Les négociations pour libérer les otages progressent de manière significative, selon Al-Arabiya.

Les négociations pour un cessez-le-feu à Gaza progressent de manière significative, selon des sources citées lundi par la chaîne d'informations saoudienne, Al-Arabiya. 

Un point crucial des discussions concerne la demande d'Israël d'obtenir des informations Hadar Goldin, soldat tué à Gaza lors de l'opération Bordure protectrice en 2014 et dont la dépouille est depuis retenue par les terroristes du Hamas.

L'accord en discussion prévoit un cessez-le-feu de 42 jours, avec un engagement mutuel de cessation complète des hostilités. Le plan comprend un retrait progressif des forces israéliennes vers l'est, incluant l'évacuation de l'axe Netzarim, permettant ainsi le retour des habitants de Gaza dans leurs foyers.

Les modalités prévoient une suspension des opérations aériennes pendant 10 heures par jour, étendue à 12 heures les jours de libération d'otages. Après une première semaine durant laquelle sept otages seront libérés, les forces israéliennes se retireront à l'est de l'axe Salah al-Din, avec le démantèlement complet des positions militaires établies à l'ouest de cet axe. Cette zone permettra la libre circulation des Gazaouis et l'acheminement de l'aide humanitaire.

Déjà samedi une source du Hamas citée par le média saoudien Asharq disait qu’un accord sur les otages serait proche. 

Selon la source, le Hamas a fait preuve d'une "flexibilité significative" durant les pourparlers, Il aurait notamment accepté de soumettre une liste des prisonniers vivants dans la première phase et d'y ajouter 11 prisonniers à la demande d'Israël lors du dernier cycle de discussions. 
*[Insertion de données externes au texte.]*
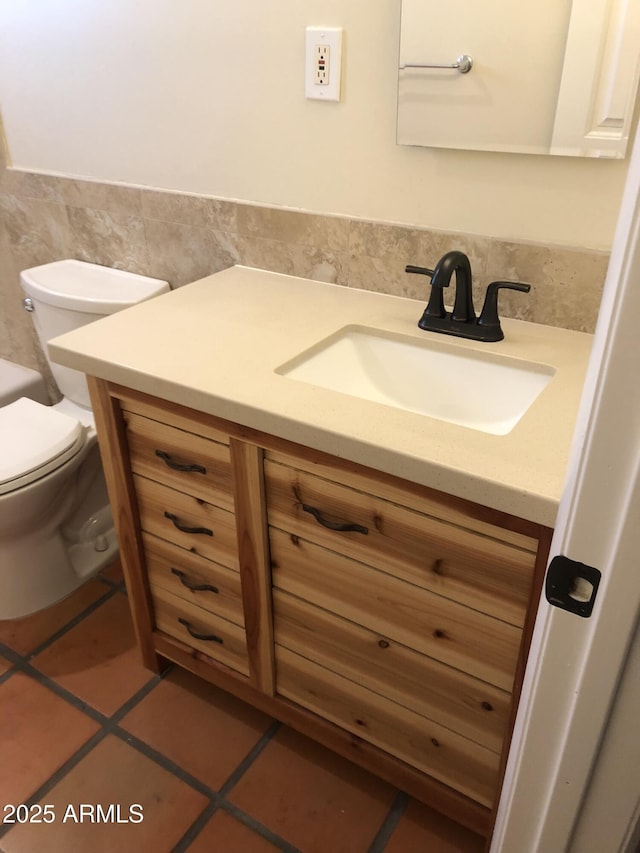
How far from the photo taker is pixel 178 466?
1.24 meters

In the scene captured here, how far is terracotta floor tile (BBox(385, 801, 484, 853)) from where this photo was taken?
1290mm

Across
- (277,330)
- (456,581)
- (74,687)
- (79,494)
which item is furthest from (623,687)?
(79,494)

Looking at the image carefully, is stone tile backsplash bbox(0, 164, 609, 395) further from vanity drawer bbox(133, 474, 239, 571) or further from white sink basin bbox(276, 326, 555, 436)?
vanity drawer bbox(133, 474, 239, 571)

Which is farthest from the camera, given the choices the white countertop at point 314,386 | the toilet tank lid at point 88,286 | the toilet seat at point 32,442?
the toilet tank lid at point 88,286

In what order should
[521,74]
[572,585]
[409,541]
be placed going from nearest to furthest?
[572,585] < [409,541] < [521,74]

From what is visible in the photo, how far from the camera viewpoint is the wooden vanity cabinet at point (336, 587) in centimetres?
98

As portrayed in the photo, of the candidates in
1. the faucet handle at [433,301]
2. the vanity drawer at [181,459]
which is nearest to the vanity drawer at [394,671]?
the vanity drawer at [181,459]

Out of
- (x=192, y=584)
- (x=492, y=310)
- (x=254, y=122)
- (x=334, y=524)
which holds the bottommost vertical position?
(x=192, y=584)

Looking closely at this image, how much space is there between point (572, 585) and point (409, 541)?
41 cm

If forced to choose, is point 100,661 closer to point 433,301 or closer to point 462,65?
point 433,301

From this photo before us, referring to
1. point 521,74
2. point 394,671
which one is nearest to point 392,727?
point 394,671

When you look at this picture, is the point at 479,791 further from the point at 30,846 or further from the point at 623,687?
the point at 30,846

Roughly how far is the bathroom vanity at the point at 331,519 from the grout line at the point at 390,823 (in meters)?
0.12

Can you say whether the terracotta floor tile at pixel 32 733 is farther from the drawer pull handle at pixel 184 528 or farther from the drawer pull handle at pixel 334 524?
the drawer pull handle at pixel 334 524
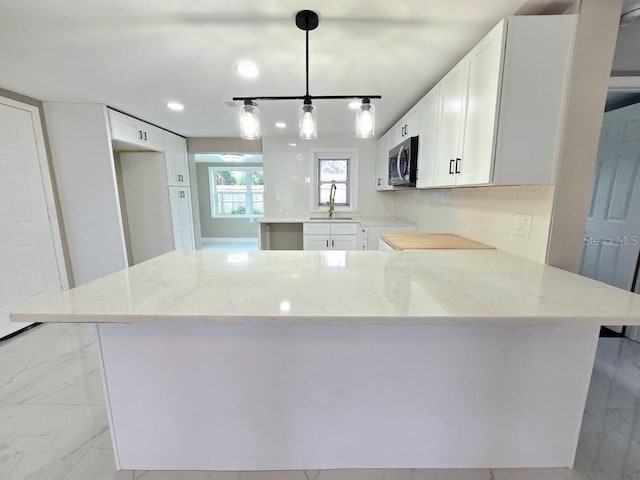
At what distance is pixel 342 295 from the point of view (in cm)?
106

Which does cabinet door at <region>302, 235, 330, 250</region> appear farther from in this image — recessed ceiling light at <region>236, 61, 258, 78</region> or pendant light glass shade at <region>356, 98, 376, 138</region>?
pendant light glass shade at <region>356, 98, 376, 138</region>

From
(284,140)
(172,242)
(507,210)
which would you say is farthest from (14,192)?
(507,210)

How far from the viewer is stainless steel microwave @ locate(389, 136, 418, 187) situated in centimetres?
255

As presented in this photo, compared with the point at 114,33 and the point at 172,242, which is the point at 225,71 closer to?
the point at 114,33

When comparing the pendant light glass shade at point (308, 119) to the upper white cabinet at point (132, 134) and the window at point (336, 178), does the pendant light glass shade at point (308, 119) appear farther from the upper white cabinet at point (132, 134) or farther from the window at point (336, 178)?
the window at point (336, 178)

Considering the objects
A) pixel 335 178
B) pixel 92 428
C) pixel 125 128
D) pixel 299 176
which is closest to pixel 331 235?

Des concessions conditionnées à des garanties permettant le retour des résidents déplacés via un point de contrôle électronique, à un cessez-le-feu permanent et à un retrait israélien complet de la bande de Gaza. 

Le responsable palestinien des prisonniers, Qadura Fares, a révélé dimanche les contours d'un possible accord. 

Selon lui, la première phase de l'accord prévoirait la libération de 25 otages israéliens en échange de plus de 3000 prisonniers palestiniens, dont "48 détenus libérés lors de l'accord Shalit et réincarcérés depuis, environ 200 condamnés à perpétuité, ainsi que près de 1000 autres prisonniers, incluant tous les enfants, les femmes et les malades". Dans un entretien à l'agence palestinienne Maan, Fares précise que ce nombre élevé s'explique par l'insistance d'Israël à inclure dans la liste "des otages supplémentaires, dont des soldats blessés". Les prisonniers palestiniens condamnés à perpétuité seraient exilés vers "le Qatar, l'Égypte ou la Turquie", tandis que les autres "rentreraient chez eux, que ce soit en Israël, à Gaza ou en judée samarie".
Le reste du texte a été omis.